Here in CO today the high is 62, and you would think it was fall around here as cold and wet as it is. I have to say that I am loving it. I know they also said on the news that the stores were getting special shipments of fans and things. An Ace hardware had 220 fan come in and they were sold in 10 minutes.


----------



## bheila (Jan 10, 2009)

I'm hating this weather :help: I've always loved Fall!! Thankfully I'm getting the RV ready to go camping and we've been staying in there since it has A/C. The goats have been taking the heat pretty well. The dogs on the other hand think they're dying.
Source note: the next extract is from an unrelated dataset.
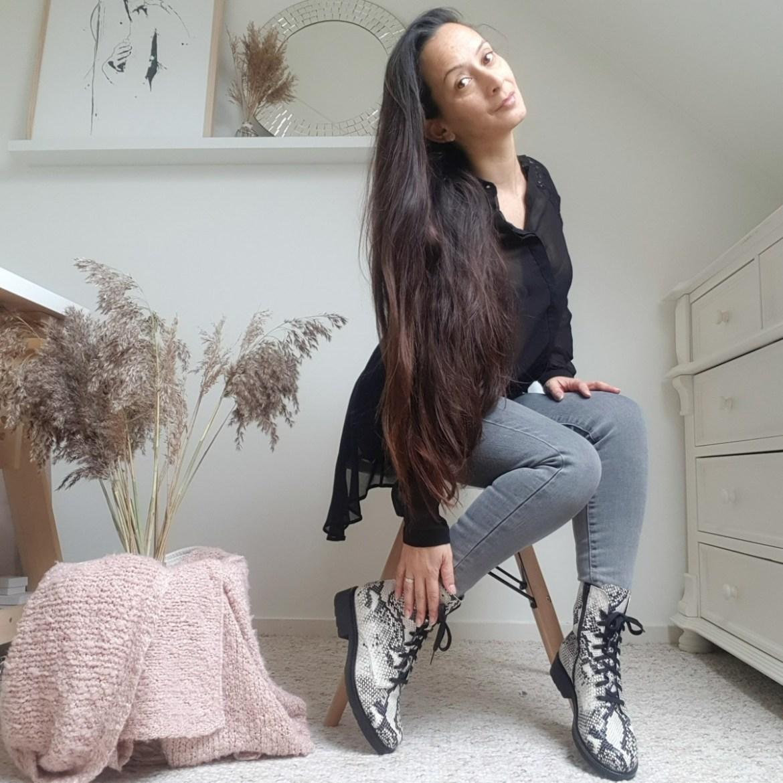 Van Keeken schoenen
I would love some 60 degree weather right now.


----------



## nancy d (Oct 5, 2007)

107 yesterday downtown Snohomish!!! That's unheard of! 30mi north of Seattle.


----------



## capriola-nd (Jul 6, 2008)

It's 97* here now, so cooled down quite a bit from yesterday and the day before. Thank goodness.


----------



## KW Farms (Jun 21, 2008)

107 in Snohomish!! No way!! My gosh...I have never heard of it ever being that hot! I think it hit about 102 here today.


----------



## nancy d (Oct 5, 2007)

Fraid so KW, I wouldnt have believed it either but for todays newspaper with a pic of the temp.
Gotta say Im thankful for no mud. 
And ya'all have permission if I complain about the cold & rain this winter to give me the frying pan on the head.


----------



## sparks879 (Oct 17, 2007)

Lol isnt that the truth. Us washingtonians just cant seem to be happy huh? we complain about the rain and snow and long winters....then it gets hot and we complain.
LOL
beth


----------